# WRITTEN TASK
Summarize the passage on air-stream cooling embodiments in two sentences.

# TEXT
• • •

In other embodiments, the air stream may be directed through a
dehumidification module and a series of air-to-water heat exchangers.
The air is cooled in the air-to-water heat exchanger and the air
is then directed to an air washer to cool the water. A portion of
the cold water from the air washer is circulated via the water-to-water
heat exchanger directly to a remote use.
In still other alternate embodiments the air stream is first subjected
to desiccant dehumidification and subsequent treatment including
cooling in an indirect heat exchanger having adjacent wet and dry
channels in which a portion of the process air is redirected countercurrently
through the wet channel.
The above and other objects, advantages and features of the present
invention will become more apparent from the following description,
claims and drawings in which:
FIG. 1 is a schematic flow chart of a preferred embodiment of the
present invention employing air pre-cooling and a cooling tower.

• • •

# MATERIAL SHOWN

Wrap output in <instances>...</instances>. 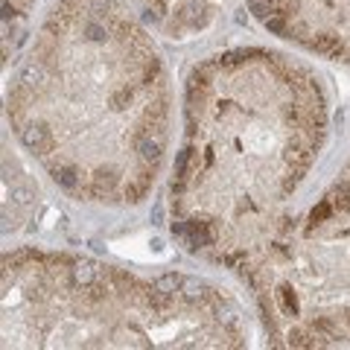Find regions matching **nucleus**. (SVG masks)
<instances>
[{
	"mask_svg": "<svg viewBox=\"0 0 350 350\" xmlns=\"http://www.w3.org/2000/svg\"><path fill=\"white\" fill-rule=\"evenodd\" d=\"M161 38L187 41L207 32L222 15L225 0H123Z\"/></svg>",
	"mask_w": 350,
	"mask_h": 350,
	"instance_id": "6",
	"label": "nucleus"
},
{
	"mask_svg": "<svg viewBox=\"0 0 350 350\" xmlns=\"http://www.w3.org/2000/svg\"><path fill=\"white\" fill-rule=\"evenodd\" d=\"M6 117L70 202L140 207L163 172L172 129L155 32L123 0H56L12 73Z\"/></svg>",
	"mask_w": 350,
	"mask_h": 350,
	"instance_id": "1",
	"label": "nucleus"
},
{
	"mask_svg": "<svg viewBox=\"0 0 350 350\" xmlns=\"http://www.w3.org/2000/svg\"><path fill=\"white\" fill-rule=\"evenodd\" d=\"M330 123L321 76L280 50L228 47L193 64L170 181L175 243L239 275L292 216Z\"/></svg>",
	"mask_w": 350,
	"mask_h": 350,
	"instance_id": "2",
	"label": "nucleus"
},
{
	"mask_svg": "<svg viewBox=\"0 0 350 350\" xmlns=\"http://www.w3.org/2000/svg\"><path fill=\"white\" fill-rule=\"evenodd\" d=\"M0 306L6 350L251 345L243 304L219 283L181 271L140 275L73 251H6Z\"/></svg>",
	"mask_w": 350,
	"mask_h": 350,
	"instance_id": "3",
	"label": "nucleus"
},
{
	"mask_svg": "<svg viewBox=\"0 0 350 350\" xmlns=\"http://www.w3.org/2000/svg\"><path fill=\"white\" fill-rule=\"evenodd\" d=\"M0 9H3V59L12 62L29 27L36 0H0Z\"/></svg>",
	"mask_w": 350,
	"mask_h": 350,
	"instance_id": "7",
	"label": "nucleus"
},
{
	"mask_svg": "<svg viewBox=\"0 0 350 350\" xmlns=\"http://www.w3.org/2000/svg\"><path fill=\"white\" fill-rule=\"evenodd\" d=\"M248 9L269 36L350 70V0H248Z\"/></svg>",
	"mask_w": 350,
	"mask_h": 350,
	"instance_id": "5",
	"label": "nucleus"
},
{
	"mask_svg": "<svg viewBox=\"0 0 350 350\" xmlns=\"http://www.w3.org/2000/svg\"><path fill=\"white\" fill-rule=\"evenodd\" d=\"M237 278L271 347L350 345V161Z\"/></svg>",
	"mask_w": 350,
	"mask_h": 350,
	"instance_id": "4",
	"label": "nucleus"
}]
</instances>
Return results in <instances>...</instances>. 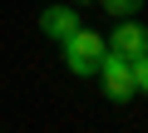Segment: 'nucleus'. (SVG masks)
Returning a JSON list of instances; mask_svg holds the SVG:
<instances>
[{
    "mask_svg": "<svg viewBox=\"0 0 148 133\" xmlns=\"http://www.w3.org/2000/svg\"><path fill=\"white\" fill-rule=\"evenodd\" d=\"M99 84H104V94L114 99V104H133L138 99V84H133V64L123 59V54H104V64H99Z\"/></svg>",
    "mask_w": 148,
    "mask_h": 133,
    "instance_id": "nucleus-2",
    "label": "nucleus"
},
{
    "mask_svg": "<svg viewBox=\"0 0 148 133\" xmlns=\"http://www.w3.org/2000/svg\"><path fill=\"white\" fill-rule=\"evenodd\" d=\"M40 30H45L49 40H64L69 30H79V5H69V0L45 5V10H40Z\"/></svg>",
    "mask_w": 148,
    "mask_h": 133,
    "instance_id": "nucleus-4",
    "label": "nucleus"
},
{
    "mask_svg": "<svg viewBox=\"0 0 148 133\" xmlns=\"http://www.w3.org/2000/svg\"><path fill=\"white\" fill-rule=\"evenodd\" d=\"M74 5H94V0H74Z\"/></svg>",
    "mask_w": 148,
    "mask_h": 133,
    "instance_id": "nucleus-7",
    "label": "nucleus"
},
{
    "mask_svg": "<svg viewBox=\"0 0 148 133\" xmlns=\"http://www.w3.org/2000/svg\"><path fill=\"white\" fill-rule=\"evenodd\" d=\"M109 49H114V54H123V59L143 54V49H148V30H143L133 15H123V20H119V30H109Z\"/></svg>",
    "mask_w": 148,
    "mask_h": 133,
    "instance_id": "nucleus-3",
    "label": "nucleus"
},
{
    "mask_svg": "<svg viewBox=\"0 0 148 133\" xmlns=\"http://www.w3.org/2000/svg\"><path fill=\"white\" fill-rule=\"evenodd\" d=\"M99 5H104V15L123 20V15H138V10H143V0H99Z\"/></svg>",
    "mask_w": 148,
    "mask_h": 133,
    "instance_id": "nucleus-5",
    "label": "nucleus"
},
{
    "mask_svg": "<svg viewBox=\"0 0 148 133\" xmlns=\"http://www.w3.org/2000/svg\"><path fill=\"white\" fill-rule=\"evenodd\" d=\"M128 64H133V84H138V94H148V49H143V54H133Z\"/></svg>",
    "mask_w": 148,
    "mask_h": 133,
    "instance_id": "nucleus-6",
    "label": "nucleus"
},
{
    "mask_svg": "<svg viewBox=\"0 0 148 133\" xmlns=\"http://www.w3.org/2000/svg\"><path fill=\"white\" fill-rule=\"evenodd\" d=\"M59 54H64V69L69 74H99V64H104V54H109V40L99 35V30H69L64 40H59Z\"/></svg>",
    "mask_w": 148,
    "mask_h": 133,
    "instance_id": "nucleus-1",
    "label": "nucleus"
}]
</instances>
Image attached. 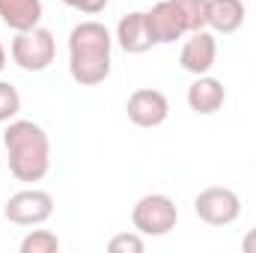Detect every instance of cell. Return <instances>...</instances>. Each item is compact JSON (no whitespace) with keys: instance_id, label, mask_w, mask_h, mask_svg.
<instances>
[{"instance_id":"4","label":"cell","mask_w":256,"mask_h":253,"mask_svg":"<svg viewBox=\"0 0 256 253\" xmlns=\"http://www.w3.org/2000/svg\"><path fill=\"white\" fill-rule=\"evenodd\" d=\"M131 224L134 230L146 238H161L170 236L179 224V208L167 194H146L134 202L131 208Z\"/></svg>"},{"instance_id":"1","label":"cell","mask_w":256,"mask_h":253,"mask_svg":"<svg viewBox=\"0 0 256 253\" xmlns=\"http://www.w3.org/2000/svg\"><path fill=\"white\" fill-rule=\"evenodd\" d=\"M114 36L102 21H80L68 33V74L78 86H98L114 68Z\"/></svg>"},{"instance_id":"16","label":"cell","mask_w":256,"mask_h":253,"mask_svg":"<svg viewBox=\"0 0 256 253\" xmlns=\"http://www.w3.org/2000/svg\"><path fill=\"white\" fill-rule=\"evenodd\" d=\"M108 250L110 253H143L146 250V242H143V236L137 230L134 232H116L108 242Z\"/></svg>"},{"instance_id":"14","label":"cell","mask_w":256,"mask_h":253,"mask_svg":"<svg viewBox=\"0 0 256 253\" xmlns=\"http://www.w3.org/2000/svg\"><path fill=\"white\" fill-rule=\"evenodd\" d=\"M21 253H57L60 250V238L51 232V230H30L21 244H18Z\"/></svg>"},{"instance_id":"20","label":"cell","mask_w":256,"mask_h":253,"mask_svg":"<svg viewBox=\"0 0 256 253\" xmlns=\"http://www.w3.org/2000/svg\"><path fill=\"white\" fill-rule=\"evenodd\" d=\"M6 68V48H3V42H0V72Z\"/></svg>"},{"instance_id":"19","label":"cell","mask_w":256,"mask_h":253,"mask_svg":"<svg viewBox=\"0 0 256 253\" xmlns=\"http://www.w3.org/2000/svg\"><path fill=\"white\" fill-rule=\"evenodd\" d=\"M242 250H244V253H256V226L244 236V238H242Z\"/></svg>"},{"instance_id":"8","label":"cell","mask_w":256,"mask_h":253,"mask_svg":"<svg viewBox=\"0 0 256 253\" xmlns=\"http://www.w3.org/2000/svg\"><path fill=\"white\" fill-rule=\"evenodd\" d=\"M126 114L137 128H158L164 126L167 116H170V102H167V96L161 90L140 86V90H134L128 96Z\"/></svg>"},{"instance_id":"3","label":"cell","mask_w":256,"mask_h":253,"mask_svg":"<svg viewBox=\"0 0 256 253\" xmlns=\"http://www.w3.org/2000/svg\"><path fill=\"white\" fill-rule=\"evenodd\" d=\"M9 57L21 72L39 74L45 68H51L54 57H57V39L51 30L45 27H33V30H21L15 33L12 45H9Z\"/></svg>"},{"instance_id":"5","label":"cell","mask_w":256,"mask_h":253,"mask_svg":"<svg viewBox=\"0 0 256 253\" xmlns=\"http://www.w3.org/2000/svg\"><path fill=\"white\" fill-rule=\"evenodd\" d=\"M51 214H54V196L42 188L18 190L3 206V218L15 226H39L51 220Z\"/></svg>"},{"instance_id":"10","label":"cell","mask_w":256,"mask_h":253,"mask_svg":"<svg viewBox=\"0 0 256 253\" xmlns=\"http://www.w3.org/2000/svg\"><path fill=\"white\" fill-rule=\"evenodd\" d=\"M226 102V86L224 80L212 78V74H196L191 86H188V108L196 116H212L224 108Z\"/></svg>"},{"instance_id":"17","label":"cell","mask_w":256,"mask_h":253,"mask_svg":"<svg viewBox=\"0 0 256 253\" xmlns=\"http://www.w3.org/2000/svg\"><path fill=\"white\" fill-rule=\"evenodd\" d=\"M188 18V30L196 33V30H206V3L208 0H176Z\"/></svg>"},{"instance_id":"2","label":"cell","mask_w":256,"mask_h":253,"mask_svg":"<svg viewBox=\"0 0 256 253\" xmlns=\"http://www.w3.org/2000/svg\"><path fill=\"white\" fill-rule=\"evenodd\" d=\"M3 149L9 158V173L18 182H42L51 173V137L33 120H12L3 131Z\"/></svg>"},{"instance_id":"11","label":"cell","mask_w":256,"mask_h":253,"mask_svg":"<svg viewBox=\"0 0 256 253\" xmlns=\"http://www.w3.org/2000/svg\"><path fill=\"white\" fill-rule=\"evenodd\" d=\"M244 18H248V9H244V0H208L206 3V27L214 30V33H238L244 27Z\"/></svg>"},{"instance_id":"7","label":"cell","mask_w":256,"mask_h":253,"mask_svg":"<svg viewBox=\"0 0 256 253\" xmlns=\"http://www.w3.org/2000/svg\"><path fill=\"white\" fill-rule=\"evenodd\" d=\"M146 27L155 45H170L182 36H188V18L176 0H161L146 12Z\"/></svg>"},{"instance_id":"6","label":"cell","mask_w":256,"mask_h":253,"mask_svg":"<svg viewBox=\"0 0 256 253\" xmlns=\"http://www.w3.org/2000/svg\"><path fill=\"white\" fill-rule=\"evenodd\" d=\"M194 212L202 224L208 226H230L238 220L242 214V200L232 188H224V185H212V188H202L194 200Z\"/></svg>"},{"instance_id":"13","label":"cell","mask_w":256,"mask_h":253,"mask_svg":"<svg viewBox=\"0 0 256 253\" xmlns=\"http://www.w3.org/2000/svg\"><path fill=\"white\" fill-rule=\"evenodd\" d=\"M42 15H45L42 0H0V21L15 33L39 27Z\"/></svg>"},{"instance_id":"18","label":"cell","mask_w":256,"mask_h":253,"mask_svg":"<svg viewBox=\"0 0 256 253\" xmlns=\"http://www.w3.org/2000/svg\"><path fill=\"white\" fill-rule=\"evenodd\" d=\"M60 3H66L68 9H74V12H80V15H98V12L108 9L110 0H60Z\"/></svg>"},{"instance_id":"12","label":"cell","mask_w":256,"mask_h":253,"mask_svg":"<svg viewBox=\"0 0 256 253\" xmlns=\"http://www.w3.org/2000/svg\"><path fill=\"white\" fill-rule=\"evenodd\" d=\"M114 42L126 54H146L155 45L152 36H149V27H146V12H128V15H122L120 24H116Z\"/></svg>"},{"instance_id":"21","label":"cell","mask_w":256,"mask_h":253,"mask_svg":"<svg viewBox=\"0 0 256 253\" xmlns=\"http://www.w3.org/2000/svg\"><path fill=\"white\" fill-rule=\"evenodd\" d=\"M0 164H3V152H0Z\"/></svg>"},{"instance_id":"15","label":"cell","mask_w":256,"mask_h":253,"mask_svg":"<svg viewBox=\"0 0 256 253\" xmlns=\"http://www.w3.org/2000/svg\"><path fill=\"white\" fill-rule=\"evenodd\" d=\"M21 114V92L9 84V80H0V122H12L18 120Z\"/></svg>"},{"instance_id":"9","label":"cell","mask_w":256,"mask_h":253,"mask_svg":"<svg viewBox=\"0 0 256 253\" xmlns=\"http://www.w3.org/2000/svg\"><path fill=\"white\" fill-rule=\"evenodd\" d=\"M214 63H218V39H214V33H208V30L188 33V42L179 51V66L196 78V74H208Z\"/></svg>"}]
</instances>
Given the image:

• • •

# PROBLEM SOLUTION
In one embodiment, the air stream passes through a dehumidification module and a series of air-to-water heat exchangers, then goes to an air washer that cools water, and part of that cold water is circulated through a water-to-water heat exchanger directly to a remote use. In another, the air first undergoes desiccant dehumidification and is then cooled in an indirect heat exchanger with adjacent wet and dry channels, where a portion of the process air is redirected countercurrently through the wet channel.